* Work to do *
Set out as a Markdown table, with columns headed Row and Line, only the lines from the line containing "Among the point" through the line containing "Which of (A)", both included. Number each row and leave out blank lines.

* Data listing *
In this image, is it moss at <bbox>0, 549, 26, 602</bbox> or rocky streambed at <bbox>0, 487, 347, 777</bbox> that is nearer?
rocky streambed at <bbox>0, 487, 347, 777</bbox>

---

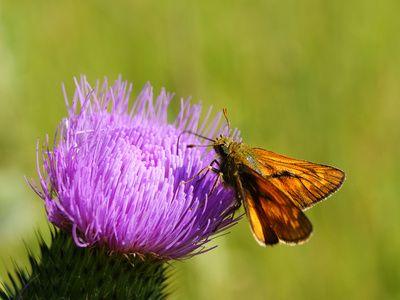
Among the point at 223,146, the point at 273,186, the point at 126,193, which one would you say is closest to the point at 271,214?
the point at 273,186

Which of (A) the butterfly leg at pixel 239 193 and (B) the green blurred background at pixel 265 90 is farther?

* Output below *
| Row | Line |
|---|---|
| 1 | Among the point at 223,146, the point at 273,186, the point at 126,193, which one would you say is closest to the point at 271,214? |
| 2 | the point at 273,186 |
| 3 | Which of (A) the butterfly leg at pixel 239 193 and (B) the green blurred background at pixel 265 90 is farther? |